Reproduce all of the data below word for word, line by line, without changing anything.
*** RECORDS FOR PROCESSING
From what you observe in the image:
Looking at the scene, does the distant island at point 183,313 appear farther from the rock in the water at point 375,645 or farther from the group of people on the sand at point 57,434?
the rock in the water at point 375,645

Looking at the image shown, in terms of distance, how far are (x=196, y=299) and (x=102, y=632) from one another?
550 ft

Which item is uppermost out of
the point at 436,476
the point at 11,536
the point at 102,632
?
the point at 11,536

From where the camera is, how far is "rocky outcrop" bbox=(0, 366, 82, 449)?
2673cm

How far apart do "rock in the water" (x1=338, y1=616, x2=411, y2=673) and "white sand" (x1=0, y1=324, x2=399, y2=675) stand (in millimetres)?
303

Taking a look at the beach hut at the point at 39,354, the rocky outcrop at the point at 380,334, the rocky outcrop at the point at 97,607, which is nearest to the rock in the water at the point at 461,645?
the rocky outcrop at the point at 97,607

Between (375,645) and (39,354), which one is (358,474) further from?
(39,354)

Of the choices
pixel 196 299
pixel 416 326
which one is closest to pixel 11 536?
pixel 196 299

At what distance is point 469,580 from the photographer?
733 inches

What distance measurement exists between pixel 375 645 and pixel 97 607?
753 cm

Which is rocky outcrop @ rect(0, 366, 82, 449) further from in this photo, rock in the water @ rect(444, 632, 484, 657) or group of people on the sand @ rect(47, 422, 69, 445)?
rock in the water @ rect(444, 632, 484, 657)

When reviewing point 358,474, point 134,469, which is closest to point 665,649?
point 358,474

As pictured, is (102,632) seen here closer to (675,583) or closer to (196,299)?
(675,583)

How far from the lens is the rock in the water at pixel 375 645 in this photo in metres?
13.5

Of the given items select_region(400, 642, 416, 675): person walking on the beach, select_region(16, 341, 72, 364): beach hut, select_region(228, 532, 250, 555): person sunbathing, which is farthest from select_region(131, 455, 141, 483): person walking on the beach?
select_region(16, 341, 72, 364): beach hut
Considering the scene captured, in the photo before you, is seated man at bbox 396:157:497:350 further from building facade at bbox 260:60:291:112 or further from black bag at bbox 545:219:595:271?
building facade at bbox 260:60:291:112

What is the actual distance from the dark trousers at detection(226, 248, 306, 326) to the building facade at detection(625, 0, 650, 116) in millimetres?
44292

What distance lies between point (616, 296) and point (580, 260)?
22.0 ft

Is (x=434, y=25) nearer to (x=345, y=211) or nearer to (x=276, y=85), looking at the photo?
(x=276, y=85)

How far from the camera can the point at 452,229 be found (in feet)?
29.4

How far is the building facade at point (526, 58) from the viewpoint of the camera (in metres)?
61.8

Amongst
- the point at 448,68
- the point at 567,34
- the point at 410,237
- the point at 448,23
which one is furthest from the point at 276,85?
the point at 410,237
******
• REPLY TO THE EXERCISE
From what you observe in the image:
Looking at the scene, does the distant island at point 183,313 appear farther from the rock in the water at point 375,645 or farther from the group of people on the sand at point 57,434?
the rock in the water at point 375,645

Looking at the image shown, in terms of distance, how far are (x=196, y=299) and (x=102, y=632) from one another?
550 ft

Which item is uppermost out of
the point at 436,476
the point at 11,536
the point at 102,632
?
the point at 11,536

From where the camera is, how far is "rocky outcrop" bbox=(0, 366, 82, 449)?
2673cm

How far apart do "rock in the water" (x1=338, y1=616, x2=411, y2=673) and "white sand" (x1=0, y1=324, x2=399, y2=675) stand (in millimetres)?
303

Taking a look at the beach hut at the point at 39,354, the rocky outcrop at the point at 380,334, the rocky outcrop at the point at 97,607, which is nearest to the rock in the water at the point at 461,645?
the rocky outcrop at the point at 97,607

Between (375,645) and (39,354), which one is (358,474) further from?
(39,354)

Of the choices
pixel 196 299
pixel 416 326
which one is closest to pixel 11 536?
pixel 196 299

At what distance is point 469,580 from the photographer?
733 inches

What distance measurement exists between pixel 375 645 and pixel 97 607?
753 cm

Which is rocky outcrop @ rect(0, 366, 82, 449) further from in this photo, rock in the water @ rect(444, 632, 484, 657) or group of people on the sand @ rect(47, 422, 69, 445)?
rock in the water @ rect(444, 632, 484, 657)

When reviewing point 358,474, point 134,469, which is closest to point 665,649?
point 358,474

As pictured, is (102,632) seen here closer to (675,583) or closer to (196,299)?
(675,583)

How far from the lens is the rock in the water at pixel 375 645 in this photo in metres?
13.5

Of the given items select_region(400, 642, 416, 675): person walking on the beach, select_region(16, 341, 72, 364): beach hut, select_region(228, 532, 250, 555): person sunbathing, which is farthest from select_region(131, 455, 141, 483): person walking on the beach?
select_region(16, 341, 72, 364): beach hut
Considering the scene captured, in the photo before you, is seated man at bbox 396:157:497:350 further from building facade at bbox 260:60:291:112 or further from black bag at bbox 545:219:595:271?
building facade at bbox 260:60:291:112

What is the actual distance from the dark trousers at detection(226, 248, 306, 326) to the building facade at detection(625, 0, 650, 116) in millimetres?
44292

What distance lies between point (616, 296) and point (580, 260)?
22.0 ft

Is (x=434, y=25) nearer to (x=345, y=211) or nearer to (x=276, y=85), looking at the photo?
(x=276, y=85)

How far from the camera can the point at 452,229 be found (in feet)?
29.4

How far is the building facade at point (526, 58) from the viewpoint of the camera (in metres)?
61.8

Amongst
- the point at 448,68
- the point at 567,34
- the point at 410,237
- the point at 448,23
which one is furthest from the point at 276,85?
the point at 410,237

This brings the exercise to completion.